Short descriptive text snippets
***

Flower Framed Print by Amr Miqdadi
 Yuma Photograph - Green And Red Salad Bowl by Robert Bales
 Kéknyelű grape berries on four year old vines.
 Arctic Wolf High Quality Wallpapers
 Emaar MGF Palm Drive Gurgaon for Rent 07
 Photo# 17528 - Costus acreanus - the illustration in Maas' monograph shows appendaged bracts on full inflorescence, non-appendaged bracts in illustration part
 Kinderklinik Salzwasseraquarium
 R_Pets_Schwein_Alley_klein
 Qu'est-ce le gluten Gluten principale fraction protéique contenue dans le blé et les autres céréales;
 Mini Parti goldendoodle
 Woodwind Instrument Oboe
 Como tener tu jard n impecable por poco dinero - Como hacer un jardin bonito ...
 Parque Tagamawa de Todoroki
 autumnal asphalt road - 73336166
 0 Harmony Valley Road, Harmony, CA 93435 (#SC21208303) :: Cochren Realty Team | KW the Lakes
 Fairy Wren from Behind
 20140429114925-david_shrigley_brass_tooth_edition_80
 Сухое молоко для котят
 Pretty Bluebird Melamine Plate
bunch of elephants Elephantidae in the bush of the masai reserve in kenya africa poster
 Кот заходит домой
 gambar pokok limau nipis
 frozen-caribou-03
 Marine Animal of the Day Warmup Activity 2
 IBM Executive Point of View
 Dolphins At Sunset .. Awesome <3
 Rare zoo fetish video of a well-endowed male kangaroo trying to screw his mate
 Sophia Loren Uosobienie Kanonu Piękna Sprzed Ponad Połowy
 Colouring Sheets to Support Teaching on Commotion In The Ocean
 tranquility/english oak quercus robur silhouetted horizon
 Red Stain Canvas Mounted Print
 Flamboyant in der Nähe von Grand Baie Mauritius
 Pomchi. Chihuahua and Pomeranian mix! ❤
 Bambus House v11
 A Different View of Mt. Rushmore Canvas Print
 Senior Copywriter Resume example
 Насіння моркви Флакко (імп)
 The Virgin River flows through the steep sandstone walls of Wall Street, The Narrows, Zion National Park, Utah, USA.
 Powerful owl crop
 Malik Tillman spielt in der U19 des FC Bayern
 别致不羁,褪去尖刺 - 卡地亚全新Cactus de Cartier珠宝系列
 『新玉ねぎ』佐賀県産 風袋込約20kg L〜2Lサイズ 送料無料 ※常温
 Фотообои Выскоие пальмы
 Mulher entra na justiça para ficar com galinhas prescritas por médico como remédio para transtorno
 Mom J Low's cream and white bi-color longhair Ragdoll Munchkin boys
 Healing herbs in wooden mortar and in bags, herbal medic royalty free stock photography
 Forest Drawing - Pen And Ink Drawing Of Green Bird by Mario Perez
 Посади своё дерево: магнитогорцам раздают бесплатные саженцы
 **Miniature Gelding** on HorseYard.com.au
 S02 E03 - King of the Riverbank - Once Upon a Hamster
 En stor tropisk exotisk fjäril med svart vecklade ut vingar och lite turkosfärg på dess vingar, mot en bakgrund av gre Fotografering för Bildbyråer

***

## Exercise directions:
For the lines above, output exactly those from the line containing "Sophia Loren Uosobienie" through the line containing "Flamboyant in der", and skip the others.

## Your response:
 Sophia Loren Uosobienie Kanonu Piękna Sprzed Ponad Połowy
 Colouring Sheets to Support Teaching on Commotion In The Ocean
 tranquility/english oak quercus robur silhouetted horizon
 Red Stain Canvas Mounted Print
 Flamboyant in der Nähe von Grand Baie Mauritius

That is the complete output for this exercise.